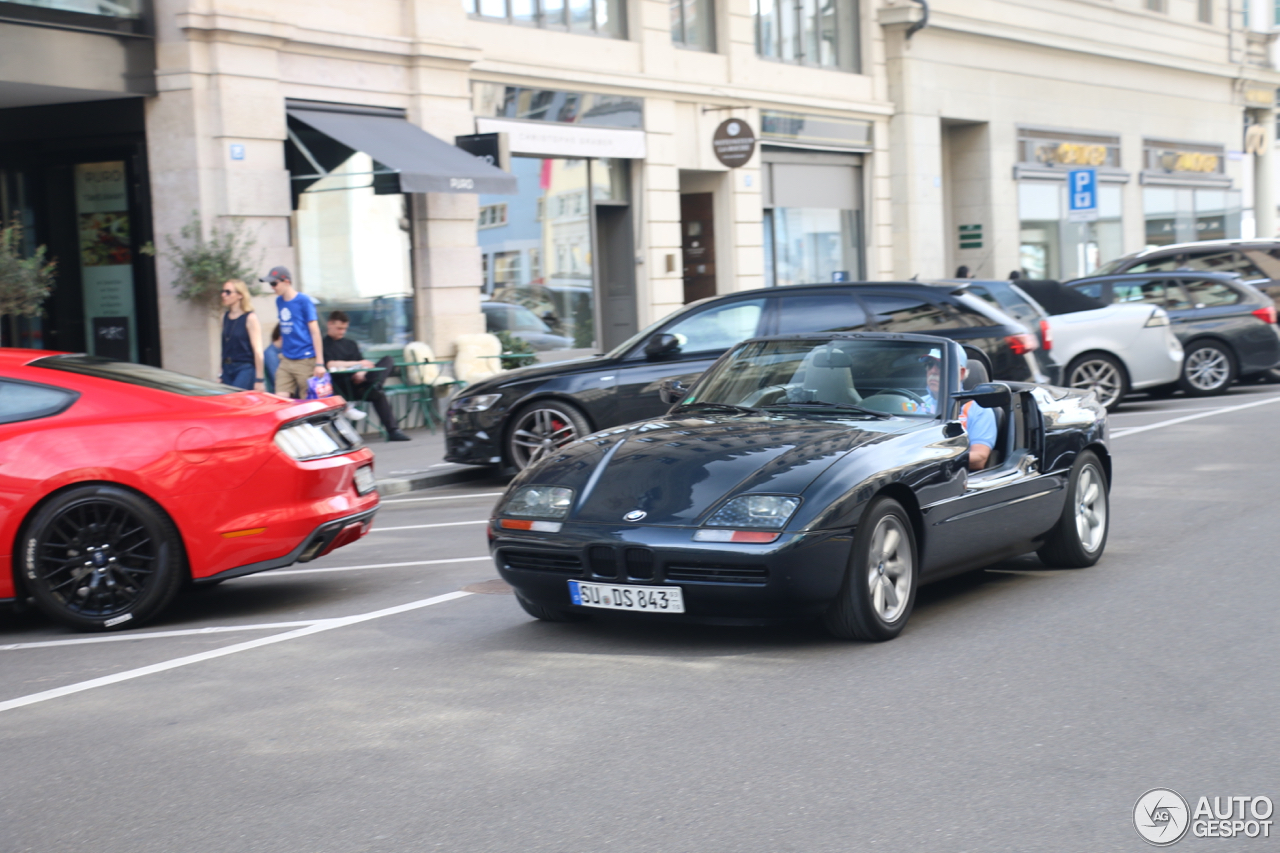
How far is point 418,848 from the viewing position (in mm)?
3885

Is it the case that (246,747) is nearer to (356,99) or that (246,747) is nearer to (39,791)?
(39,791)

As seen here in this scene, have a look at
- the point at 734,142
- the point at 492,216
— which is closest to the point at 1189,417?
the point at 492,216

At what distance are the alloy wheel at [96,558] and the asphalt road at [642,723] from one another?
21cm

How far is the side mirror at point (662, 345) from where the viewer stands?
12.1 metres

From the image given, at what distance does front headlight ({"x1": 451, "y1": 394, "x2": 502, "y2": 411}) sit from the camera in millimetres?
12453

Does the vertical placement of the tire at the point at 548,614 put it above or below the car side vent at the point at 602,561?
below

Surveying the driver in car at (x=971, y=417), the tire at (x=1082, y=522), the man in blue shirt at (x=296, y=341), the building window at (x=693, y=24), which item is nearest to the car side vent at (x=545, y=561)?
A: the driver in car at (x=971, y=417)

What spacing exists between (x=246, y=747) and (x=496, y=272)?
1516 cm

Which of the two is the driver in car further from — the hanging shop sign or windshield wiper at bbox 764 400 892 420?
the hanging shop sign

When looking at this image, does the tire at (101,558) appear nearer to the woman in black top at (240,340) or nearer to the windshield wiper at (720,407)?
the windshield wiper at (720,407)

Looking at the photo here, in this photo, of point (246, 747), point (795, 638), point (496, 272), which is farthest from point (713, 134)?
point (246, 747)

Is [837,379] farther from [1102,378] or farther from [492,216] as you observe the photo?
[492,216]

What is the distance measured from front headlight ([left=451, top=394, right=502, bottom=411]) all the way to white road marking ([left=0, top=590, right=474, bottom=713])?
489 cm

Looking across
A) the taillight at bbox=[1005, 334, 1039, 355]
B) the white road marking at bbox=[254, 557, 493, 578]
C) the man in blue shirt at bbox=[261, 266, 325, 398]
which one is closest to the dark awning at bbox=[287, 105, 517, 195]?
the man in blue shirt at bbox=[261, 266, 325, 398]
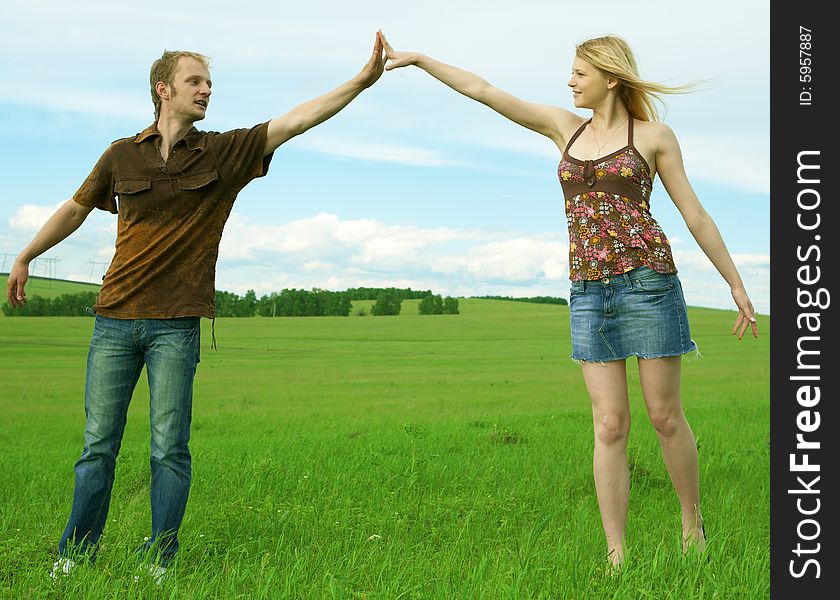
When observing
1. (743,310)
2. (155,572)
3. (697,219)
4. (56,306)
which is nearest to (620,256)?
(697,219)

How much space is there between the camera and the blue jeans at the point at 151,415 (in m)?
4.84

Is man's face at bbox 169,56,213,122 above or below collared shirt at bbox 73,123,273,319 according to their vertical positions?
above

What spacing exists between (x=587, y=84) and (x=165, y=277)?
2.60 m

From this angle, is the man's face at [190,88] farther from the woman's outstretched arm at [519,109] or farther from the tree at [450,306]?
the tree at [450,306]

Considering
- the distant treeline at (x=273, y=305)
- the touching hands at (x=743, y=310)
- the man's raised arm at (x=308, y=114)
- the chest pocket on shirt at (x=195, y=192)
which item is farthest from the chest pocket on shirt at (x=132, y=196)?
the distant treeline at (x=273, y=305)

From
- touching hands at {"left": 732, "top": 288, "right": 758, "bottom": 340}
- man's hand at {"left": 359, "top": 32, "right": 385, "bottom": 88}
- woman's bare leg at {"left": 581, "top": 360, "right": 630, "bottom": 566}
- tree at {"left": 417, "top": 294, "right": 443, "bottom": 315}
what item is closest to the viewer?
woman's bare leg at {"left": 581, "top": 360, "right": 630, "bottom": 566}

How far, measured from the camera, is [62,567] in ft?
15.0

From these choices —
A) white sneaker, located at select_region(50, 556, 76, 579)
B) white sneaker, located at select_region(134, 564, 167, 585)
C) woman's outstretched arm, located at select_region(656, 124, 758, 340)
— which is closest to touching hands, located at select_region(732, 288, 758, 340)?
woman's outstretched arm, located at select_region(656, 124, 758, 340)

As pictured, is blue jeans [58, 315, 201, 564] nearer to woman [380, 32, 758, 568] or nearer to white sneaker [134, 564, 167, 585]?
white sneaker [134, 564, 167, 585]

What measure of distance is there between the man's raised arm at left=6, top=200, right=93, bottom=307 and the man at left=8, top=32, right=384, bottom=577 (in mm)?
498

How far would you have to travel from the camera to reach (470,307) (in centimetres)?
5369

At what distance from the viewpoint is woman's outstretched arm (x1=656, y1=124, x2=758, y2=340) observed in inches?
192
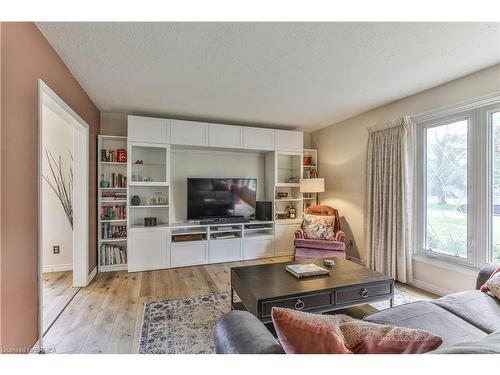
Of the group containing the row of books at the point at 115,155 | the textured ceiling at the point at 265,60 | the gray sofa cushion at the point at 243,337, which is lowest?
the gray sofa cushion at the point at 243,337

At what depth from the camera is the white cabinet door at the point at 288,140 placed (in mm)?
4445

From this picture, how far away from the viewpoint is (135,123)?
358cm

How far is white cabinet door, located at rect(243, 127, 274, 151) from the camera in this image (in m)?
4.21

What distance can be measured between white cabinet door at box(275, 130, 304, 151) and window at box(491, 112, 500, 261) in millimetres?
2651

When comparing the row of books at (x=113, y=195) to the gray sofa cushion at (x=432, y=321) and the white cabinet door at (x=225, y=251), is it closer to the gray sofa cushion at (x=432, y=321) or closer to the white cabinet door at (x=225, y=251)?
the white cabinet door at (x=225, y=251)

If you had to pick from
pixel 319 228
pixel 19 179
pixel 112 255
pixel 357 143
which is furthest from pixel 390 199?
pixel 112 255

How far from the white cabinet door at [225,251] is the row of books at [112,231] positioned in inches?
52.4

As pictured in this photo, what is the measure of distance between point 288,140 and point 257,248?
2.03 metres

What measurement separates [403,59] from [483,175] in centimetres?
139

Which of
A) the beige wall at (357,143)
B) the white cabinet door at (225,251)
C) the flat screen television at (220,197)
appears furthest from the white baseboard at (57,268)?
the beige wall at (357,143)

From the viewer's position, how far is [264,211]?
14.4ft

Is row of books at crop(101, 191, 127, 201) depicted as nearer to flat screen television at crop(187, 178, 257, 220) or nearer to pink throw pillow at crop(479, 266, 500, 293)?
flat screen television at crop(187, 178, 257, 220)

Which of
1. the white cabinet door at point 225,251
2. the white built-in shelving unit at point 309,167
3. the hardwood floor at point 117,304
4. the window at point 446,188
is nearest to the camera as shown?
the hardwood floor at point 117,304
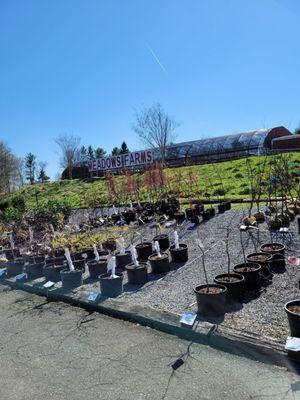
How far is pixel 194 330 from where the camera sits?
369cm

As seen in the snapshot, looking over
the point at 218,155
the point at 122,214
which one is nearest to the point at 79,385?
the point at 122,214

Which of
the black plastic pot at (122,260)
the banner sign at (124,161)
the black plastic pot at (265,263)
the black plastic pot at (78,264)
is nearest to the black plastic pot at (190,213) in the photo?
the black plastic pot at (122,260)

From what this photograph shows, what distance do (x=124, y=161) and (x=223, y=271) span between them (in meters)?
15.9

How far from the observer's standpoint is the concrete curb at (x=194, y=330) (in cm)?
315

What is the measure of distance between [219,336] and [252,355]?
347 mm

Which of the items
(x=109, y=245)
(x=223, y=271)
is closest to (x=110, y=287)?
(x=223, y=271)

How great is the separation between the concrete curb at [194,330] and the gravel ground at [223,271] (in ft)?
0.57

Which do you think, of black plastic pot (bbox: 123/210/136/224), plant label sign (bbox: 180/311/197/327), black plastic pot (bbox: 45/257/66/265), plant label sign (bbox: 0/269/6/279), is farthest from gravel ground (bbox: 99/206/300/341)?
plant label sign (bbox: 0/269/6/279)

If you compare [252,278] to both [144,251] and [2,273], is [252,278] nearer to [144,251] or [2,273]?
[144,251]

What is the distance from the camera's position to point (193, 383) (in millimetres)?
2930

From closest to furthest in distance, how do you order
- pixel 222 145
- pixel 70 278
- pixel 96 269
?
1. pixel 70 278
2. pixel 96 269
3. pixel 222 145

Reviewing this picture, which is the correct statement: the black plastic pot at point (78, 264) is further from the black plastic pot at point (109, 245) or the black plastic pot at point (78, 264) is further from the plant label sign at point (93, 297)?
the plant label sign at point (93, 297)

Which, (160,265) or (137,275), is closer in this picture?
(137,275)

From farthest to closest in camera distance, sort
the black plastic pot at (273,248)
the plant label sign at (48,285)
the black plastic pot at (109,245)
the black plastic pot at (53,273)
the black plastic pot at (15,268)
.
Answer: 1. the black plastic pot at (109,245)
2. the black plastic pot at (15,268)
3. the black plastic pot at (53,273)
4. the plant label sign at (48,285)
5. the black plastic pot at (273,248)
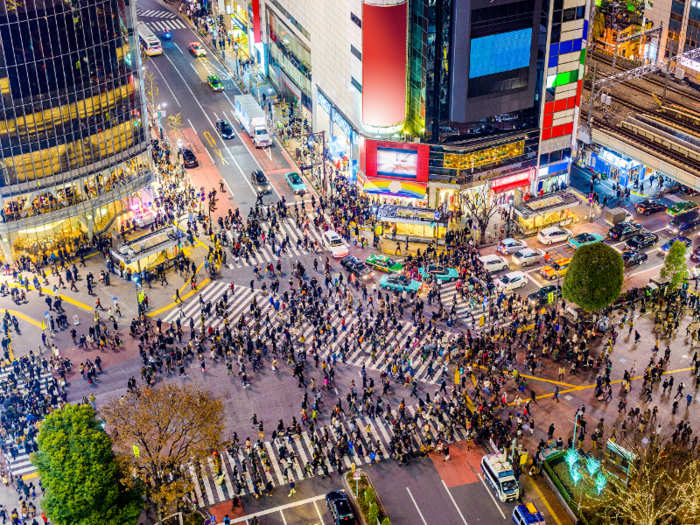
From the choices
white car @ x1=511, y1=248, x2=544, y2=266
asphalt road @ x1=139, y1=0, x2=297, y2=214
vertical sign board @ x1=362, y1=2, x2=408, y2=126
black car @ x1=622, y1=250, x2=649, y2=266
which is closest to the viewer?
black car @ x1=622, y1=250, x2=649, y2=266

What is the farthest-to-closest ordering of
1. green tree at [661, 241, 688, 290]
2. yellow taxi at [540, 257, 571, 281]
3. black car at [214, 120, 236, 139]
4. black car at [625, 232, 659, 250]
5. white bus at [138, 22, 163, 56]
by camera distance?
white bus at [138, 22, 163, 56]
black car at [214, 120, 236, 139]
black car at [625, 232, 659, 250]
yellow taxi at [540, 257, 571, 281]
green tree at [661, 241, 688, 290]

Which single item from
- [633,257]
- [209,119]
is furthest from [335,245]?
[209,119]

DIRECTIONS
Excluding pictures, copy exactly the lines from the line containing "Which, (160,265) or" through the last line of the data, inclusive.

CORRECT RESPONSE
Which, (160,265) or (137,275), is closer in this picture?
(137,275)

From farthest to closest in camera distance, sort
the black plastic pot at (273,248)
the plant label sign at (48,285)
the black plastic pot at (109,245)
the black plastic pot at (53,273)
the black plastic pot at (15,268)
.
Answer: 1. the black plastic pot at (109,245)
2. the black plastic pot at (15,268)
3. the black plastic pot at (53,273)
4. the plant label sign at (48,285)
5. the black plastic pot at (273,248)
From the choices
white car @ x1=511, y1=248, x2=544, y2=266
asphalt road @ x1=139, y1=0, x2=297, y2=214
vertical sign board @ x1=362, y1=2, x2=408, y2=126
black car @ x1=622, y1=250, x2=649, y2=266
which is closest to the viewer?
black car @ x1=622, y1=250, x2=649, y2=266

What is the farthest-to-closest ordering of
1. green tree at [661, 241, 688, 290]
2. yellow taxi at [540, 257, 571, 281]
3. black car at [214, 120, 236, 139]
4. black car at [625, 232, 659, 250]
5. white bus at [138, 22, 163, 56]
by camera distance?
white bus at [138, 22, 163, 56]
black car at [214, 120, 236, 139]
black car at [625, 232, 659, 250]
yellow taxi at [540, 257, 571, 281]
green tree at [661, 241, 688, 290]

Which single item from
- [633,257]
- [209,119]
is furthest from [335,245]?
[209,119]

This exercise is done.